Al Qaeda has a new franchise: Qaedat al-Jihad in the Indian Subcontinent. On Wednesday, Ayman al-Zawahiri, widely believed to be in hiding in Pakistan, appeared in a video announcing the creation of the jihadist group’s latest offshoot. It will be led by Asim Umar, a somewhat obscure militant best known for an online video calling on Indian Muslims to sign up for a global jihad. Zawahiri says the group will “raise the flag of jihad, return Islamic rule, and empower the Sharia of Allah across the Indian subcontinent.”
Mr. Zawahiri’s threats should be taken seriously. However, the bigger danger to India is al Qaeda’s rival for leadership of global jihadism: the terrorist group ISIS, also known simply as Islamic State. Al Qaeda may well have deeper networks in the subcontinent. But in terms of both sophisticated messaging and raw appeal, the 63-year-old Egyptian doctor’s outfit cannot match the ISIS upstarts who burst into the public eye after capturing Mosul, Iraq’s second largest city, in June.
Consider the evidence. At least four Indian Muslims have reportedly signed up to fight with ISIS in Iraq. Last week, one of them, a 22-year-old engineering student named Arif Majeed, was reported killed, possibly in a U.S. airstrike. He left behind a letter to his family in which he explained his reasons for traveling from his home outside Mumbai to Iraq: “It is a blessed journey for me, because I don’t want to live in this sinful country.”

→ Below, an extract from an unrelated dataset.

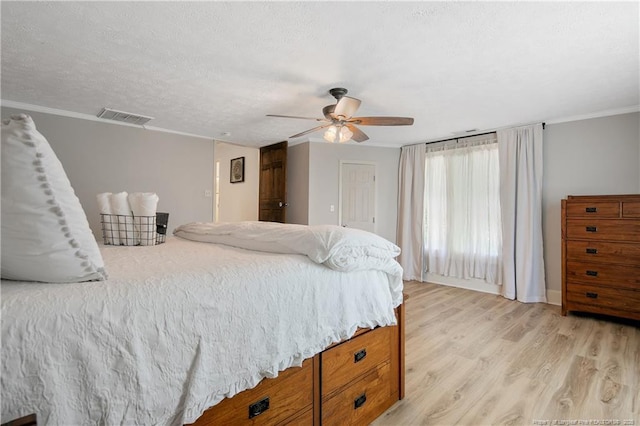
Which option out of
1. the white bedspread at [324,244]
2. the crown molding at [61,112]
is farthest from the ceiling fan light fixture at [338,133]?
the crown molding at [61,112]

Meanwhile, police in the southern state of Tamil Nadu arrested a Muslim cleric after a group photo of young Muslim men posing outside a mosque in ISIS T-shirts began to circulate on social media.
These may be isolated incidents, and the vast majority of Indian Muslims shows no signs of being attracted to any jihadist group. But ISIS has arguably made a bigger splash in India in three months than al Qaeda could manage in the 26 years since it was founded in Pakistan by Osama bin Laden.